Bitcoin prices are on a tear, and so is blockchain and ICO hype. Are you as confused as I am? Let’s figure out why.


“This is the Internet in 1993!”

I heard this statement several times at an industry conference I attended earlier this month, and it had been ringing in my ears for any number of reasons well before then. It all feels so familiar, and yet this time, it also feels utterly foreign.

Here’s the thing about “the Internet in 1993.” I was there. As a matter of fact, many of the people at the conference were also there. The conference, which operates under a collegial “don’t talk about it” rule, is more than a decade old, and features founders and VCs who made their names in the Web 2 era — post dot com crash, back when Facebook, Twitter, and WordPress were breaking out. This was the Web’s heady coming of age — 2003 to 2010 — when us “oldsters” were proven right: This Internet thing really was a revolution, and here’s proof!

We were in our 30s and 40s then; we’re in our 40s and 50s now. And when the Internet first broke out — what I’ll call the Wired era (because, well, we launched Wired in 1993) — most of us were in our 20s. Kids. But now, we’re….well, most of us are Doing Quite Well, Thank You Very Much. These folks are my colleagues, my peers, my peoples. And an increasingly vocal minority of them are convinced we’re on the precipice of another Internet Breaking Out Moment. A Revolution. A Game Changer. And of course, a Huge Opportunity To Make Shitloads of Money.

The foundation of this revolution? Blockchain, naturally. And its first killer app, cryptocurrency, the best known variety of which is bitcoin.**

Here’s a price chart of bitcoin since 2013:


If you purchased $1,000 of bitcoin back in January 2013, you would have netted about 66.66 bitcoins (the price was roughly $15). Those same bitcoins are worth nearly $440,000 now — a return of roughly 440X. In less than five years.

That’s insane. Right?

Well, yes and no. Or maybe. I honestly have no f*cking idea. And that’s deeply disturbing to me. I mean, I’m an original Internet revolutionary, no? I was part of the crazy crew waving my hands and running naked in the streets, claiming that Everything Was About To Change and Why Aren’t You Paying Attention?!! I rolled my eyes and thumbed my nose at the corporate oldsters who Didn’t Get It, the clueless Man who didn’t even know enough to secure his own set of domain names. Hell, at Wired, we bought nearly every domain we could that was a swear word. Back in the mid 90s! Why? BECAUSE WE COULD, DAMMIT! And guess what? Those domains minted money for us!
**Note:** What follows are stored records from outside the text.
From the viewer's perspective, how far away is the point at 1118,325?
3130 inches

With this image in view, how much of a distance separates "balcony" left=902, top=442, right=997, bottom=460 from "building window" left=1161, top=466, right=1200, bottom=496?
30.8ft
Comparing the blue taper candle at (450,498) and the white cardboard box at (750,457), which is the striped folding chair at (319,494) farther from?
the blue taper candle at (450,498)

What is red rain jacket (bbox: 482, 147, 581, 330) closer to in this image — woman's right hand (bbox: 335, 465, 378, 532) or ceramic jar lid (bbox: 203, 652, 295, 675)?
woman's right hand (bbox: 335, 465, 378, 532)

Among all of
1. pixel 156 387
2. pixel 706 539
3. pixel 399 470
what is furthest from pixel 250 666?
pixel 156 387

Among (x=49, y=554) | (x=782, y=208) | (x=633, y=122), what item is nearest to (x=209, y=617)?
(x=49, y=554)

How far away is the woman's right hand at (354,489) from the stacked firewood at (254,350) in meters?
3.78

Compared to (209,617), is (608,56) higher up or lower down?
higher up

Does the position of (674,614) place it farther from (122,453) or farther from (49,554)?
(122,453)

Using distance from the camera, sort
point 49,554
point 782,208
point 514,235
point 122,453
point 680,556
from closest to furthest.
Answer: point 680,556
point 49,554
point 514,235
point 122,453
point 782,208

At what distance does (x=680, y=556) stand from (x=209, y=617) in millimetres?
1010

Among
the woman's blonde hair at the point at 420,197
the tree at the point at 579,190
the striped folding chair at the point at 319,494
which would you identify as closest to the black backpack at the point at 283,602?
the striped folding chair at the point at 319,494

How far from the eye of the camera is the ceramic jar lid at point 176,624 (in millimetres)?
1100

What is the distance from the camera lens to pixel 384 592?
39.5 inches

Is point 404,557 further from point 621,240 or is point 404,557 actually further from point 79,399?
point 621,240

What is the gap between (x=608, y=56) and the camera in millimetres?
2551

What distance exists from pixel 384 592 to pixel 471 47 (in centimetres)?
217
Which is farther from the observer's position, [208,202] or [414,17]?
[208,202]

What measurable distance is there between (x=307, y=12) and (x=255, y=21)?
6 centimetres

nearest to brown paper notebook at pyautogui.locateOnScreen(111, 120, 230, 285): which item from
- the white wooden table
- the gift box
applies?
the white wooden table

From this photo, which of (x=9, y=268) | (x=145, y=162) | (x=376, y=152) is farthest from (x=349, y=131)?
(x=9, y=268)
But the simple truth is, I don’t really understand blockchain, and I don’t understand bitcoin, and I’ve read at least 150 articles about them (and published another 15 at least). I have a deep suspicion of anything that smacks of “easy money,” and I recoil at the froth and fraud that cloaks nearly everything I’ve read about ICOs lately. It all feels utterly off base. It all feels poised to crash. And yet…I can’t shake the feeling that this time, I’m the old guy on the porch, chasing the crazy kids off my lawn. And those kids know something I don’t.

I’ve heard all manner of utterly unbelievable statements about the impact of blockchain on the world. It’s going to destroy governments, make corporations irrelevant, crash our financial systems, bring about world peace. It’s nearly impossible to separate fact from fiction, truth from fantasy.

But maybe a bit of historical context would help. Here are a number of things that were true about the Internet in its early years that are also true about blockchain today:

Alien. The Internet was a difficult, foreign concept. Back in the 90s, trying to explain the impact of a distributed information network to non-technical folks was nearly impossible. It required faith — belief in things that were not readily provable in the real world. And it required technical chops: One had to deeply understand how computers and networks worked, which most “normals” did not possess. Plus, one then had to be able extrapolate to a future state where all things were connected. It was a stretch, which led to…

Dismissable. Nearly everyone thought we were crazy back in the mid 1990s. The fact that we were from California, for the most part, only added weight to the argument that the Internet was yet another hippie fantasy. It was at best a nice way to send messages, at worst, it was…

Dangerous. The early Internet was subject to fraud and criminal activities. The subset of people who deeply understood the impact of the Internet were not limited to well-meaning idealists. As with any new technology, there were opportunists who took advantage of the information asymmetry inherent in this new world. For the early Internet, that meant domain squatting, email scams, child pornography rings, and as the advertising business took root, massive traffic fraud.

Greedy. As more and more people began to realize the possibilities of the Internet, and in particular the burgeoning World Wide Web, legions of opportunists flocked to the platform. There were riches in them thar digital hills! Silly, unsustainable ideas were launched on a daily (hourly!) basis. This led to an unsustainable boom in venture funding of startups, which led, of course, to the dot com crash.

True. After the boom and bust, the Internet did indeed end up becoming a massive game changer — likely bigger than even the most wild eyed pundits believed it would be back in the early 1990s.

When it comes to blockchain, it’s this last point that bothers me the most. It has the first four characteristics in spades. But will it have the last?

I want to believe. But something about this cycle feels … off. With that contradiction in mind, I’m committing myself to figure this out. I know I’m late to the game — but if we’re really only in 1993, well, it’s still early. Over the next six or so months, I’m going to head on a learning journey of sorts, meeting with respected colleagues who are deep in the space, and reading everything I can that truly feels useful. I’ll report back as I do. And please, if you have resources you think would help, add them in the responses below.

Here we go again!


  • * I don’t honestly know how to back into this subject, so I’m just going to throw myself at it, and hope what I write makes sense. I’m not sure it will. But hell, stay with me. I’m writing in the morning, so I won’t ask you to pour a bourbon. Then again, if you’re reading this in the evening, by all means do.